Needless to say, the competition in the Busser household was great.  Moodt feels that is one reason why she was as good as she was at basketball.

"Yeah, I always wanted to be like Terri," Moodt said.  "I always wanted to be better than Ray since he was my twin.  I just wanted to be as competitive as I could.  That's why I played Little League baseball."

That's where she also had one of her first meetings with her future husband.  They were teamed up on Ralph Turk's Orwell Tigers.

"We've known each other since the third grade," she said.  "We dated all four years in high school.  I think we complement each other."

Between the backyard basketball brawls and the sports with the boys, Moodt was constantly tested athletically.
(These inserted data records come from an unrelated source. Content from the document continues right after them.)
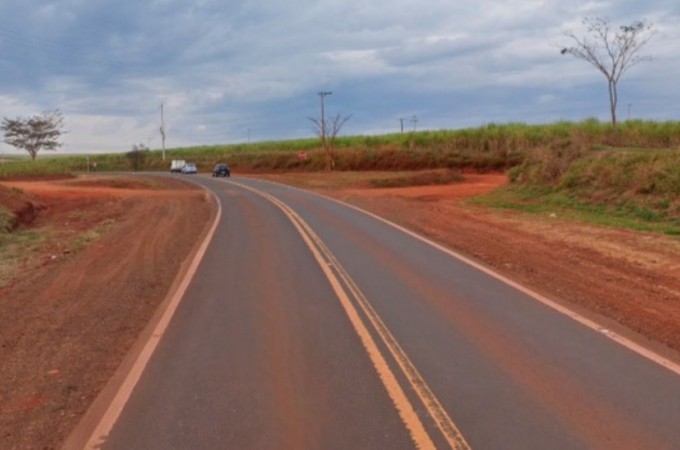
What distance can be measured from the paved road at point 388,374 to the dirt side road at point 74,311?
613 mm

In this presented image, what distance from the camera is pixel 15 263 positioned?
20391mm

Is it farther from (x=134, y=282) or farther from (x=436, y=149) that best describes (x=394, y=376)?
(x=436, y=149)

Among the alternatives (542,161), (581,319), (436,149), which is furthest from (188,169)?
(581,319)

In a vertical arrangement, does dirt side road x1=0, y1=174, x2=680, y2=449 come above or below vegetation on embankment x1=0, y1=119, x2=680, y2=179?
below

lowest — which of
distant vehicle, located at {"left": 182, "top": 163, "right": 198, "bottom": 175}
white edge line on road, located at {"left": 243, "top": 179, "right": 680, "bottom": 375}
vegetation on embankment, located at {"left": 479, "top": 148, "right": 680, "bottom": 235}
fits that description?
white edge line on road, located at {"left": 243, "top": 179, "right": 680, "bottom": 375}

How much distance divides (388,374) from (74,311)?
5941mm

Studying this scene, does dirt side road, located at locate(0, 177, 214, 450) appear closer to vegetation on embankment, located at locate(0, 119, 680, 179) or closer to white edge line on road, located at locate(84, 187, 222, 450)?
white edge line on road, located at locate(84, 187, 222, 450)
"I think playing with the boys helped," she said.  "I don't know if you can compare baseball to basketball, but playing against boys toughens you up a little."
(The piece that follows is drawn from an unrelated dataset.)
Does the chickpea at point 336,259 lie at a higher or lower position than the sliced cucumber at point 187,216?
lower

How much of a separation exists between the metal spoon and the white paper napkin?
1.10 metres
Despite her ability to play baseball, which later turned into a stellar softball career with the highly successful Grand Valley program, basketball was Moodt's calling.

"I'd say junior high was when I knew (I could play)," she said.  "We didn't really have anything organized.  It was just an intramural thing."
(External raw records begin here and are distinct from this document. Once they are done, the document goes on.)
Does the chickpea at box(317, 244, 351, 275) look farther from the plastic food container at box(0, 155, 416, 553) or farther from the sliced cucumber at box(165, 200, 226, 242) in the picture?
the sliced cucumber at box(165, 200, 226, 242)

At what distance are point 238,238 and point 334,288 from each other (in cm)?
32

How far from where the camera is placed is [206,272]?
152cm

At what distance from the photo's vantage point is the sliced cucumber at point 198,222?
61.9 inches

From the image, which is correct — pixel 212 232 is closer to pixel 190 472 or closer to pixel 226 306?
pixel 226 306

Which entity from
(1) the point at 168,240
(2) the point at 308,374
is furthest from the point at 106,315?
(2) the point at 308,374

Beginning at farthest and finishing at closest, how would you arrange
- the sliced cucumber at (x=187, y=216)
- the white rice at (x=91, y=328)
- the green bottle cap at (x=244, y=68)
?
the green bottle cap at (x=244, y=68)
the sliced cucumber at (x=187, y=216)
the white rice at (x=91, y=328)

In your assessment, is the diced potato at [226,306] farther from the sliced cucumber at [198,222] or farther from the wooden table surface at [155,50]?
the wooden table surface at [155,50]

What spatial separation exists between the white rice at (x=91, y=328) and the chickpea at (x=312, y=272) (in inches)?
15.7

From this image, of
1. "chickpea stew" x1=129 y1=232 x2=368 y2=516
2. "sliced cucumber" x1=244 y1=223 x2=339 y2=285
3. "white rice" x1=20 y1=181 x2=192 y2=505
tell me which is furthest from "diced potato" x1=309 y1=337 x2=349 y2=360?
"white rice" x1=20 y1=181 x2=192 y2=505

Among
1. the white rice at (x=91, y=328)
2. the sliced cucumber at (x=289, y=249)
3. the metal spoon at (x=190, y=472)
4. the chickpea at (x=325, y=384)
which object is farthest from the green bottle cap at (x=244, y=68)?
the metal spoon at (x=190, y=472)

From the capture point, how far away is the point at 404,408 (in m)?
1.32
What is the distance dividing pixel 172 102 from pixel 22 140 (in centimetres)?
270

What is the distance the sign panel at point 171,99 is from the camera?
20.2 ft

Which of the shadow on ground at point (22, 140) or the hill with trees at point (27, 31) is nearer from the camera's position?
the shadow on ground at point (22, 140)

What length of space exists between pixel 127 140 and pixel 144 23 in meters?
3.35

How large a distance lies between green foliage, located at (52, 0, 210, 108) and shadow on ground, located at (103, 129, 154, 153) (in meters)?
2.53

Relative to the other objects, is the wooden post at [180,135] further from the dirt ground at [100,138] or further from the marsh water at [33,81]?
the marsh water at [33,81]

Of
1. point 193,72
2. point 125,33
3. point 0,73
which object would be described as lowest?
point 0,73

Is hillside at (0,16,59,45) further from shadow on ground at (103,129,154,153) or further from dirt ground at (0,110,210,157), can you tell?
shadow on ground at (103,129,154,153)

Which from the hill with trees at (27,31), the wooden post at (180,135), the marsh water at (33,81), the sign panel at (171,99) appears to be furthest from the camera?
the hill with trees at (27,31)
She noticed, though, that she had a strong ability to put the ball in the hoop.  When her team needed a shot, she always found the ball in her hands.

"When I played, I scored a lot of points," she said, recalling her junior high days.  "So I knew I was pretty good.  But it really didn't sink in until I was a freshman.  I didn't play JV, I was on varsity with Terri and that's when it really sunk in."

"I can't remember how much I scored but it was quite a bit," she said of her first year.  "But I don't remember there being a lot of pressure.  I just fit in."

One year later, Moodt found herself as the main scoring threat.  Incoming freshman Kim Henson was going to be a big help, but Moodt was going to have to be the leader, something not characteristic of a sophomore.

She knew she had to get better.

"I went to (basketball camp) in the summer and played in the driveway with Lowell," she said.  "Mom was always there encouraging all of us to be the best we could be."

Moodt had to do all of her work out of the post position, meaning that someone had to get her the ball.

"Robin Schuller, Seanna (Kampf) and Kim (Henson) fed me the ball," she said.  "I'd say I got most of my points off passes.  I know I wouldn't have all those points if it wasn't for them."

Moodt held the Grand Valley scoring record for a decade before it was broken.  It eventually fell to Kim Henson's younger sister, Krystal.

As much as anyone, she credits the guidance of her high school coaches, Ron Chutas in basketball and Cyndy Thomas in softball, with molding her into the player she became.

"I owe so much to Ron Chutas," Moodt said.  "He was in our wedding.  He was so laid back.  He was always joking and trying to make the experience as fun as possible.

"I appreciated him so much as an athlete.  I don't think there was one time where he put pressure on me.  He just fit my style.  That's the way I like to work with people, too."

It's an approach she tries to take into her job in the human resources department at Welded Tubes in Orwell.

"I learned how important teamwork and getting along with other people was," she said.

She learned to work hard and put as much effort as possible into whatever she does from Thomas.

"CT was pretty intense," Moodt admitted.  "That helped me a lot, too."

After graduating from Grand Valley, Moodt went on to play for Baldwin-Wallace, where she lettered four years for the Yellow Jackets.

"I didn't score that much, maybe five points a game (over the career)," she said.  "It wasn't that big of a change, just a higher level of competition.  I wasn't as good there."

Now, she's preparing to introduce 7-year old Matthew, a first grader at Colebrook Elementary, and 5-year-old Megan, a preschooler who will attend kindergarten at Grand Valley's new educational complex in the fall, to the backyard games where she got her start.

"We just put a concrete driveway in and we're going to put up a hoop," she said.  "The basket's going to be adjustable to their height.  We're going to get them started the same way I did."

It elicits memories of days gone by.  Moodt hopes the results are as positive as they were for her.

"I just hope Megan or Matthew can be as good," she said.